[Task statement] An exact copy of all the entries below is what this task needs.

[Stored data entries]

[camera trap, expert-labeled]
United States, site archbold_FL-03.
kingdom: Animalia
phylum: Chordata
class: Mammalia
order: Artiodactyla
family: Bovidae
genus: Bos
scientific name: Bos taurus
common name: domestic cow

[Final answer]
[camera trap, expert-labeled]
United States, site archbold_FL-03.
kingdom: Animalia
phylum: Chordata
class: Mammalia
order: Artiodactyla
family: Bovidae
genus: Bos
scientific name: Bos taurus
common name: domestic cow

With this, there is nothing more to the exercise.